Gresik – Program TNI Manunggal Membangun Desa (TMMD) ke-128 yang dilaksanakan oleh Kodim 0817/Gresik tidak hanya bertujuan untuk pembangunan fisik, namun juga mendorong pengembangan potensi ekonomi kreatif di masyarakat desa. Hal ini terlihat di Desa Slempit, Kecamatan Kedamean, Kabupaten Gresik, di mana anggota Satgas TMMD, Kopka Junaedi, belajar tentang kerajinan anyaman pelepah pisang dari Bapak Saeko, seorang pelaku usaha kreatif di setempat, pada Jumat (15/5/2026).
Dalam suasana sederhana di bengkel kerja Bapak Saeko, Kopka Junaedi terlihat antusias mengikuti setiap proses pembuatan kerajinan yang terbuat dari pelepah pisang.
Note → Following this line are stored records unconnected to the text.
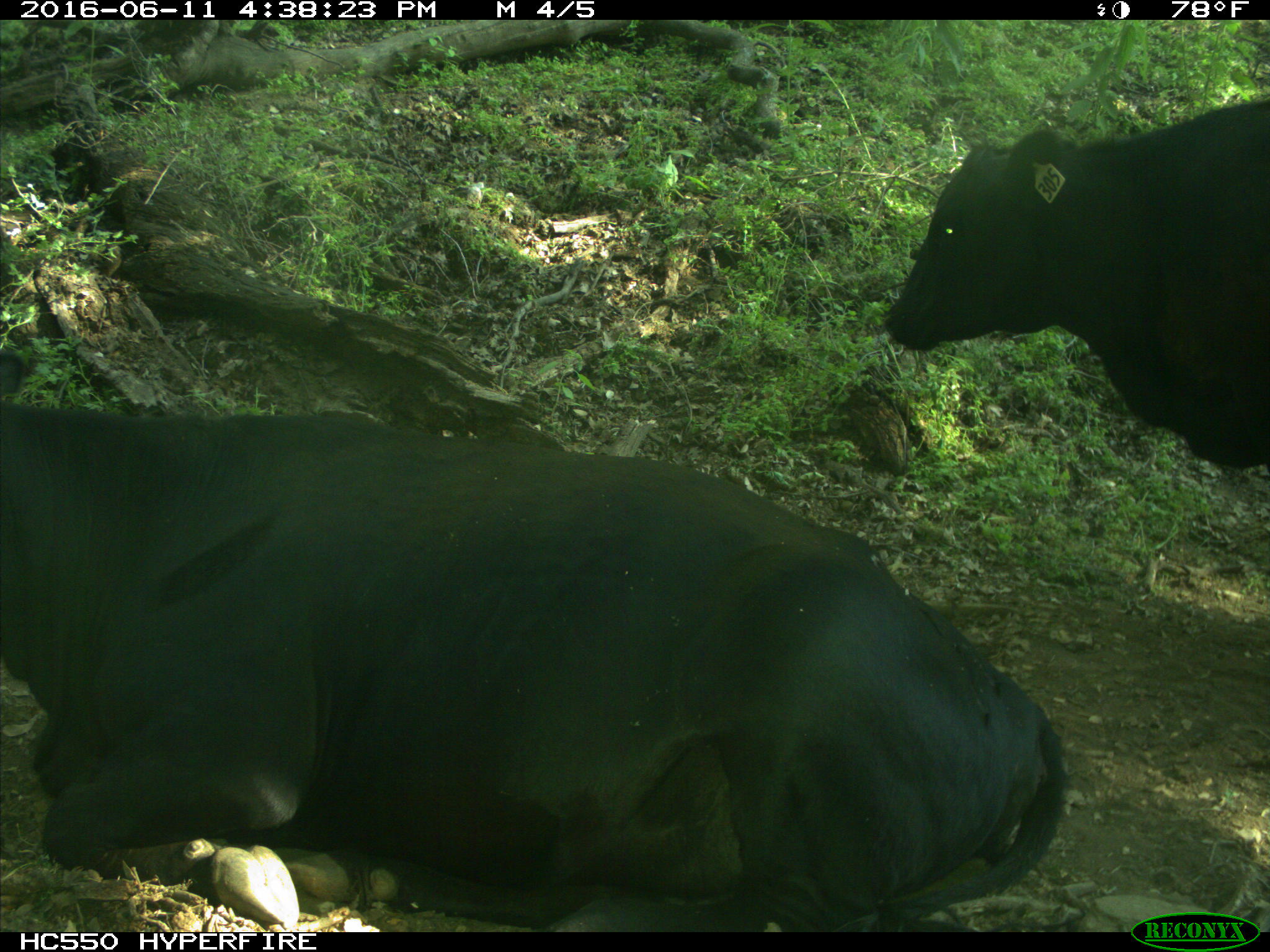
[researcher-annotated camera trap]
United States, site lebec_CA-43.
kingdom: Animalia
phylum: Chordata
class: Mammalia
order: Artiodactyla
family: Bovidae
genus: Bos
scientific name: Bos taurus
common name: domestic cow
Bos taurus (domestic cow).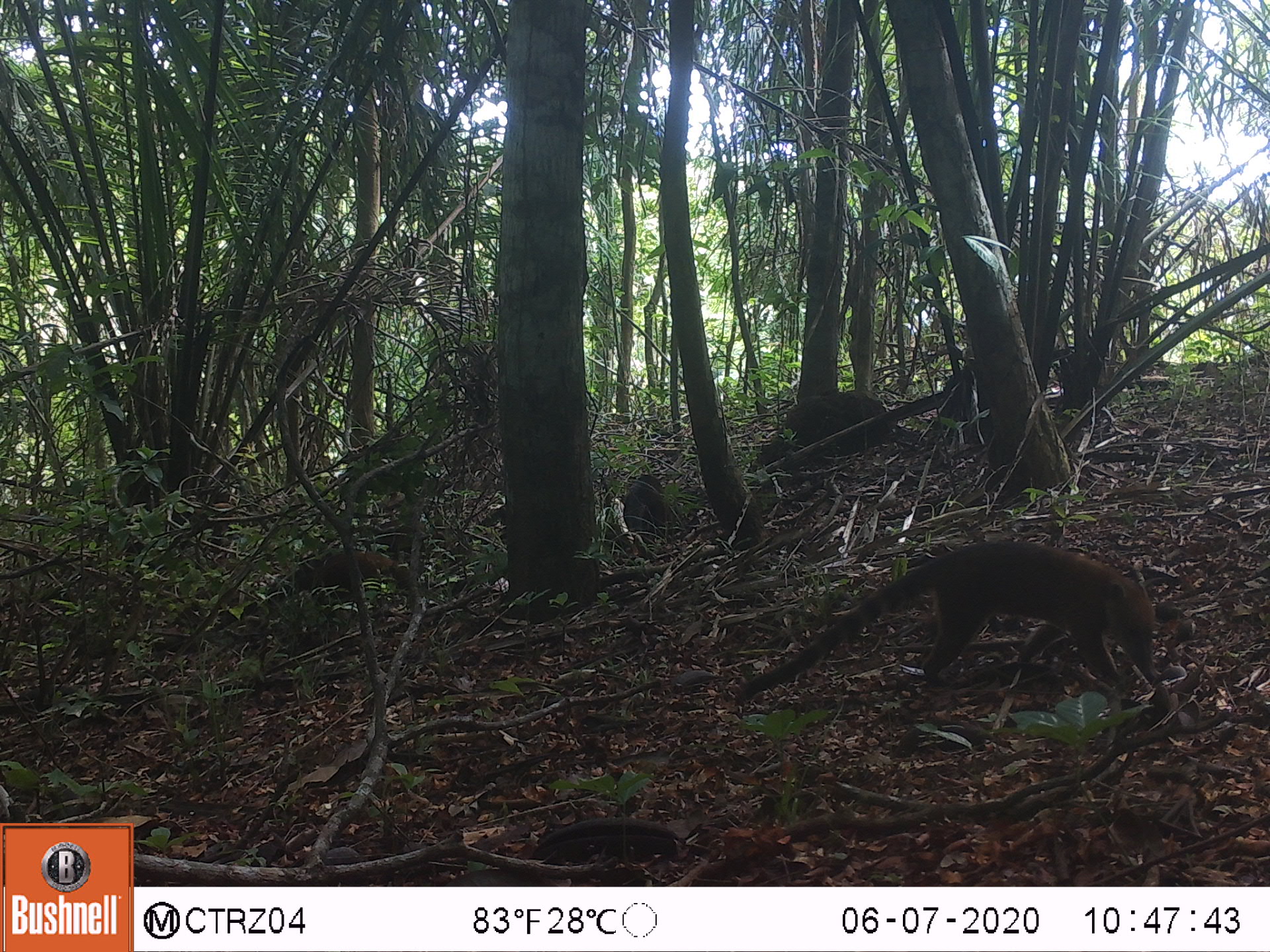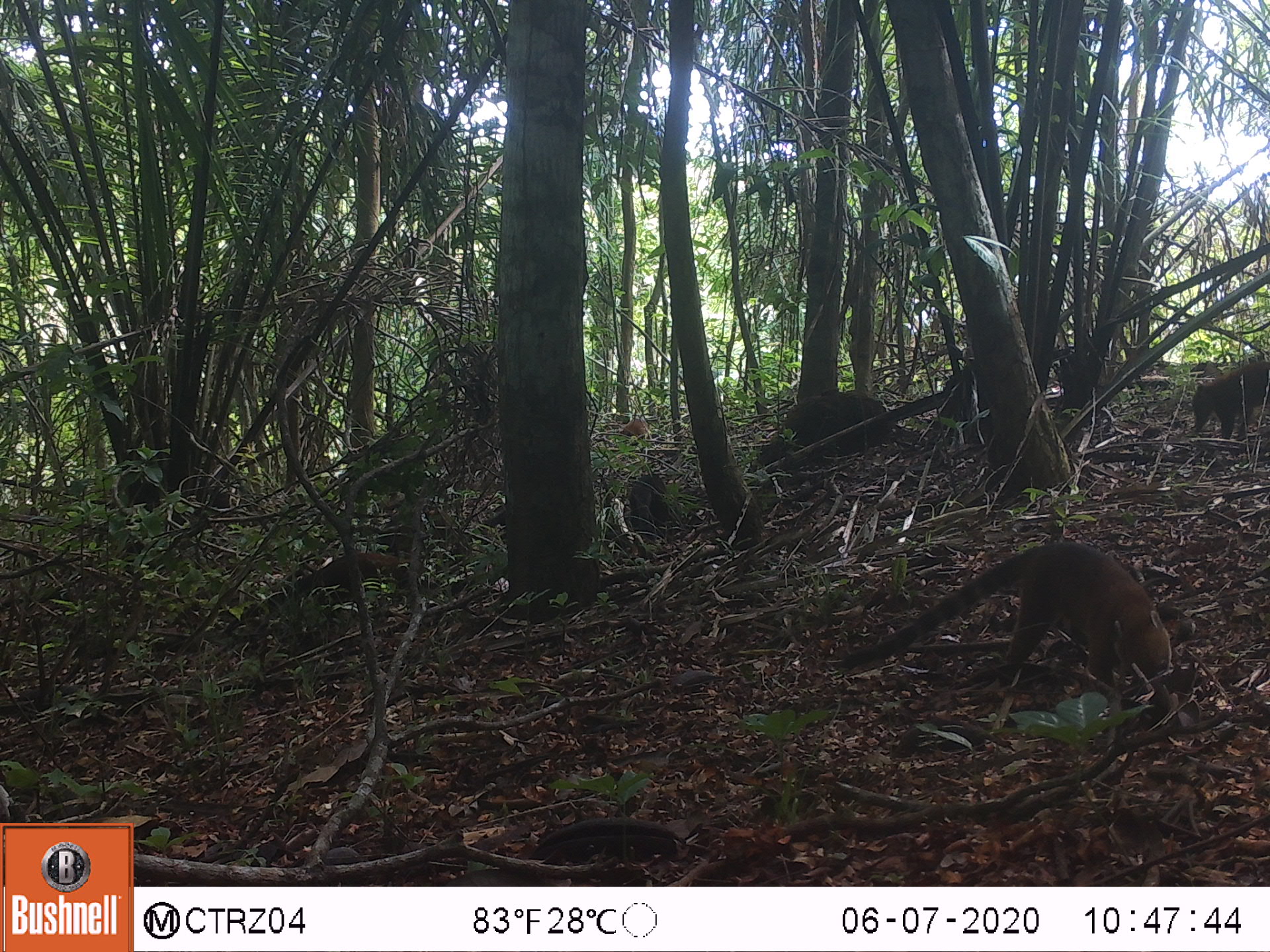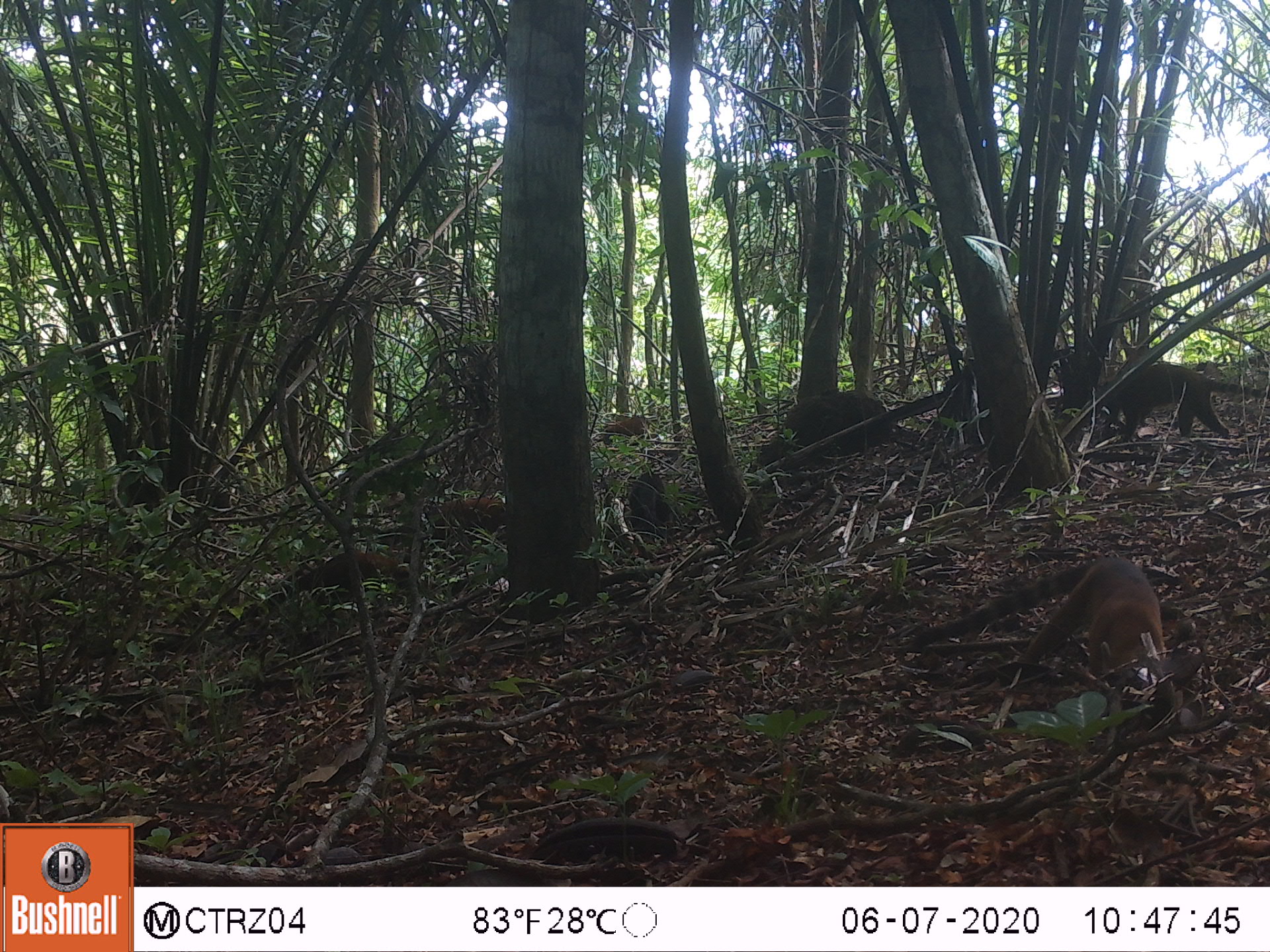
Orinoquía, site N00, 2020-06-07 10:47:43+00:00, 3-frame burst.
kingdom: Animalia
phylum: Chordata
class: Mammalia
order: Carnivora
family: Procyonidae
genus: Nasua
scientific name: Nasua nasua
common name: south american coati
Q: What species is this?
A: South american coati (Nasua nasua).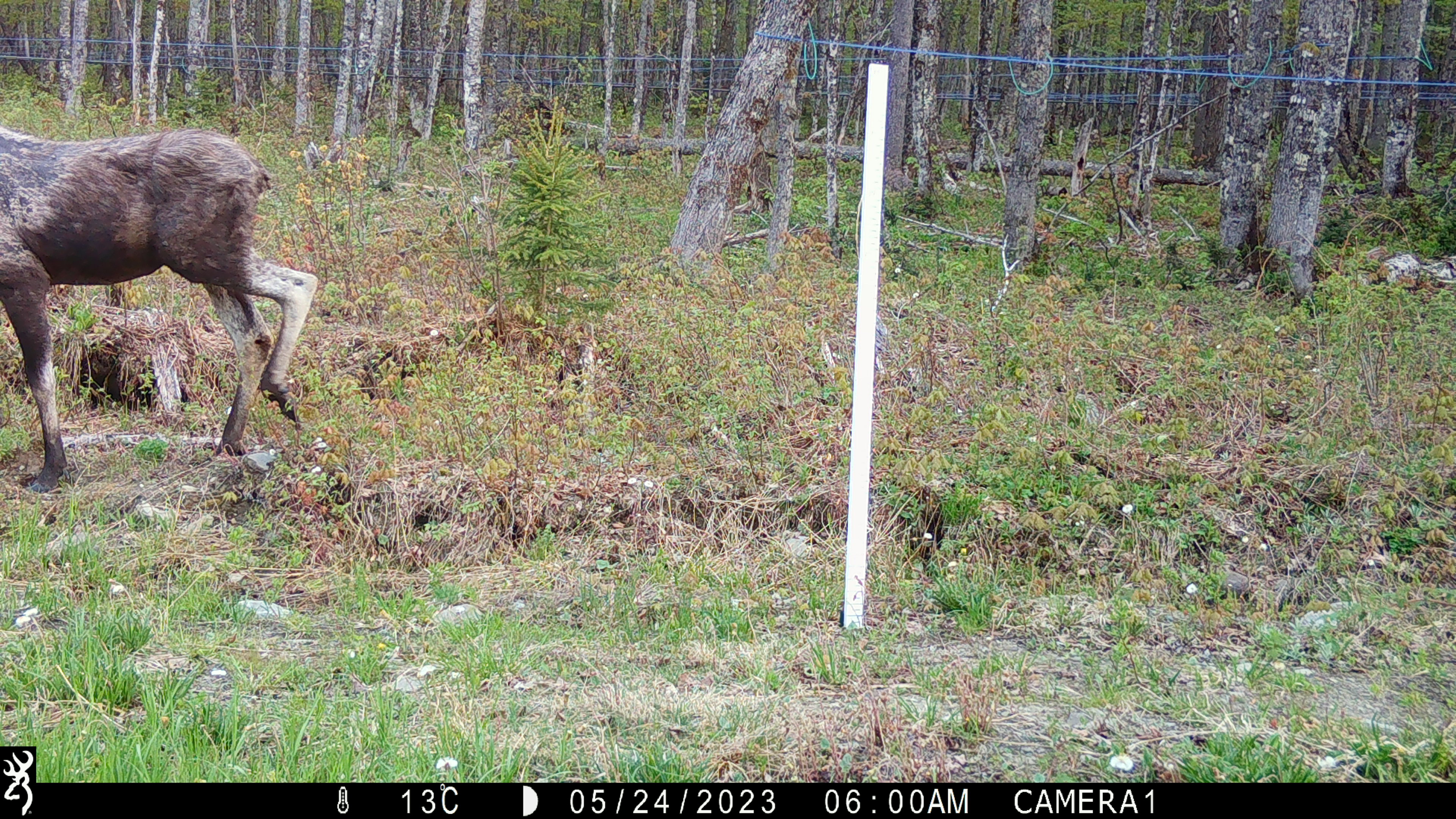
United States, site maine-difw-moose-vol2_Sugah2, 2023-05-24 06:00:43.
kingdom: Animalia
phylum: Chordata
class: Mammalia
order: Artiodactyla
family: Cervidae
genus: Alces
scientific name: Alces alces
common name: moose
Mulai dari seleksi bahan, teknik anyaman, hingga penyelesaian produk yang memiliki nilai seni tinggi seperti meja, kursi, dan dekorasi untuk interior rumah.
Kegiatan ini mencerminkan kedekatan antara TNI dan masyarakat, di mana TNI tidak hanya hadir untuk membantu dalam pembangunan infrastruktur desa, tetapi juga berkomitmen mendukung perkembangan usaha masyarakat agar semakin dikenal luas.
Kopka Junaedi mengungkapkan bahwa kerajinan anyaman pelepah pisang memiliki potensi ekonomi yang signifikan, karena bahan bakunya mudah didapatkan di lingkungan sekitar. “Kerajinan ini sangat menjanjikan dan ramah lingkungan. Kami berharap usaha seperti ini bisa terus berkembang untuk meningkatkan kesejahteraan warga desa,” katanya.
Bapak Saeko pun merasa senang atas perhatian yang diberikan anggota Satgas TMMD terhadap usahanya. Ia percaya kehadiran TNI dapat memberikan semangat bagi pelaku usaha kecil untuk terus berkarya dan berinovasi. “Kehadiran TMMD sangat berarti bagi kami, semoga kerajinan di Desa Slempit bisa semakin maju dan dikenal oleh lebih banyak orang,” tuturnya.
TMMD ke-128 Kodim 0817/Gresik menunjukkan bahwa kolaborasi antara TNI dan masyarakat tidak hanya terbatas pada pembangunan fisik, tetapi juga memperkuat kemandirian ekonomi dan meningkatkan kesejahteraan masyarakat.